>>>>>

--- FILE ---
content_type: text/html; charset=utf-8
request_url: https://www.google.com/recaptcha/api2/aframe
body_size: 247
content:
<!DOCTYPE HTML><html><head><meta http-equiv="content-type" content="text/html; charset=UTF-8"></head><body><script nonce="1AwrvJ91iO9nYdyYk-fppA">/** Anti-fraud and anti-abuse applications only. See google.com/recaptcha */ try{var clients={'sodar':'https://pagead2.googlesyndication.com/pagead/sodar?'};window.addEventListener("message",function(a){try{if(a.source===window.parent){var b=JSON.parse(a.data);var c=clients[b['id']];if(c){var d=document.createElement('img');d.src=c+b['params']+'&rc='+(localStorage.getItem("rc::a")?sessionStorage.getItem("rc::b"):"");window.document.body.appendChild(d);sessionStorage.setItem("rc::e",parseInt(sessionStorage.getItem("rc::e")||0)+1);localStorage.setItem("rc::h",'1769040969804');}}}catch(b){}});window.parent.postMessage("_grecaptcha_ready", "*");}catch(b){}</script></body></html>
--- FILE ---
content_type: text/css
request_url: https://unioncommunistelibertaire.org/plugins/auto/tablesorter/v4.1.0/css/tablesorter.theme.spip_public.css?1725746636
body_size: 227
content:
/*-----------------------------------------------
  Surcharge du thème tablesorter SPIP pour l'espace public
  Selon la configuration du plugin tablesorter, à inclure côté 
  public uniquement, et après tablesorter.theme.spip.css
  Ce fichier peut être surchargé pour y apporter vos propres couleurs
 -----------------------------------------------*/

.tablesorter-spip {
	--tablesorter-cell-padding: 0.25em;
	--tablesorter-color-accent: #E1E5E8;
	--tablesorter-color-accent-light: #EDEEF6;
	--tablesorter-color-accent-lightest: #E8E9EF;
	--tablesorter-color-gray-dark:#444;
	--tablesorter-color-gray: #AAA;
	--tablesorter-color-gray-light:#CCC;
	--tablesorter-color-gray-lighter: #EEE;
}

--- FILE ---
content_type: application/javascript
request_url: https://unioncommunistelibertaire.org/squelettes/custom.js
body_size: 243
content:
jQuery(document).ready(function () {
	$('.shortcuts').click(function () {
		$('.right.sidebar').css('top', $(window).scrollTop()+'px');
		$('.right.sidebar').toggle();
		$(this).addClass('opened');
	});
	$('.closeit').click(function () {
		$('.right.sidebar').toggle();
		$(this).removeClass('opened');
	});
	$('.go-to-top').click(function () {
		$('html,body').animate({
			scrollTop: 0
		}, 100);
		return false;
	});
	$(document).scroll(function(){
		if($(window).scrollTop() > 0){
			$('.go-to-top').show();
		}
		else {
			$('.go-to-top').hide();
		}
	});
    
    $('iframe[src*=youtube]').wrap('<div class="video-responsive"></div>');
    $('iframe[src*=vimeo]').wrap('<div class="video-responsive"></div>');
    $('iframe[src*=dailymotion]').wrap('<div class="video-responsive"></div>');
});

<<<<<
>>>>>

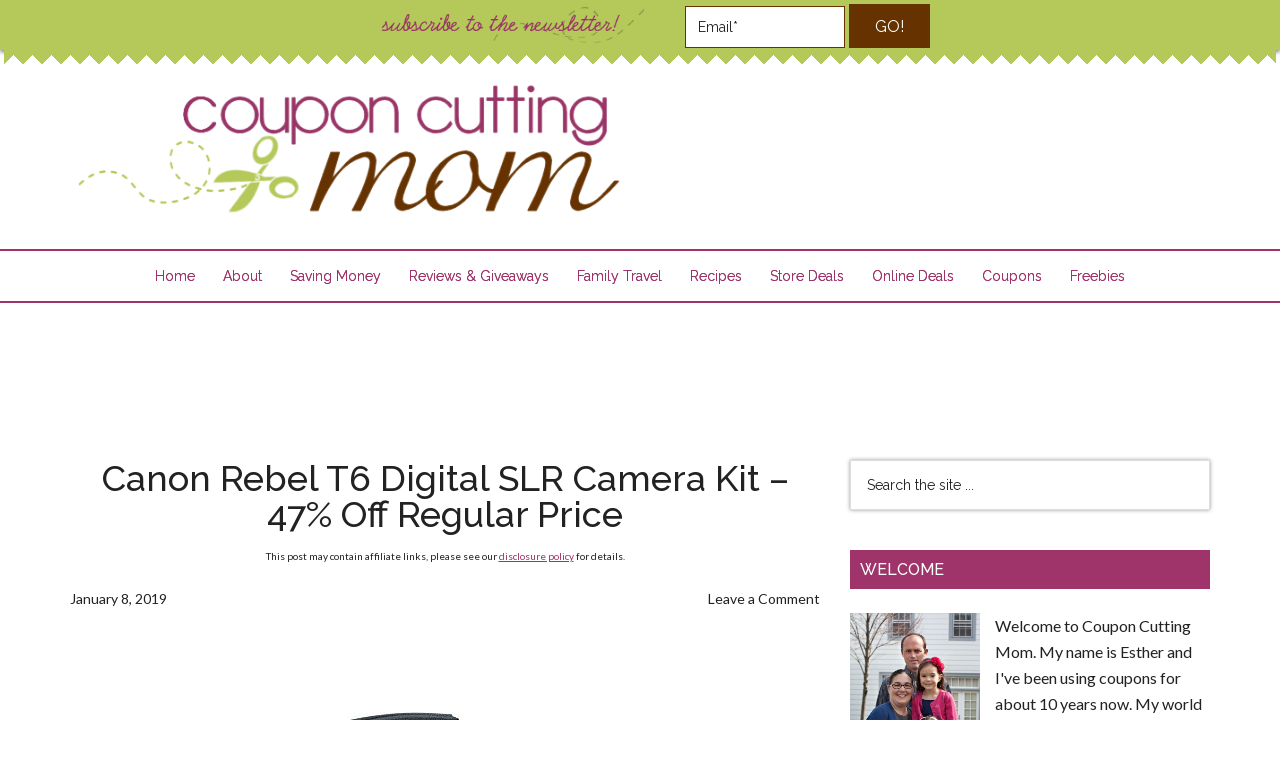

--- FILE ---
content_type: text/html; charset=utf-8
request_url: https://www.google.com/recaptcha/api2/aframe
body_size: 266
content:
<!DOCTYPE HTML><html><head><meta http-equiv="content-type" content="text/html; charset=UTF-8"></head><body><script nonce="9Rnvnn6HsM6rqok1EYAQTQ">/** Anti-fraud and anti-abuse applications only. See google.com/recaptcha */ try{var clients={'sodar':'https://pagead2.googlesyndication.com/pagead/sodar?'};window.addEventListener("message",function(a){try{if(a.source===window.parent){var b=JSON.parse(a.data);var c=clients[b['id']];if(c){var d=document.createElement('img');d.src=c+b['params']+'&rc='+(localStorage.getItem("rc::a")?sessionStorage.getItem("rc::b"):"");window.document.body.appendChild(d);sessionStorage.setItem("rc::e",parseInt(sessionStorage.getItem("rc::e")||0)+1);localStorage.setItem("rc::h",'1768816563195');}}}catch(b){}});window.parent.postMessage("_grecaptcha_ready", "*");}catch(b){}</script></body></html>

<<<<<

Assignment ▸ Could you set down, word for word, only the lines above from the line with "body_size: 227" to the line with "--tablesorter-color-gray: #AAA;", including both?

Output for this task ▸
body_size: 227
content:
/*-----------------------------------------------
  Surcharge du thème tablesorter SPIP pour l'espace public
  Selon la configuration du plugin tablesorter, à inclure côté 
  public uniquement, et après tablesorter.theme.spip.css
  Ce fichier peut être surchargé pour y apporter vos propres couleurs
 -----------------------------------------------*/

.tablesorter-spip {
	--tablesorter-cell-padding: 0.25em;
	--tablesorter-color-accent: #E1E5E8;
	--tablesorter-color-accent-light: #EDEEF6;
	--tablesorter-color-accent-lightest: #E8E9EF;
	--tablesorter-color-gray-dark:#444;
	--tablesorter-color-gray: #AAA;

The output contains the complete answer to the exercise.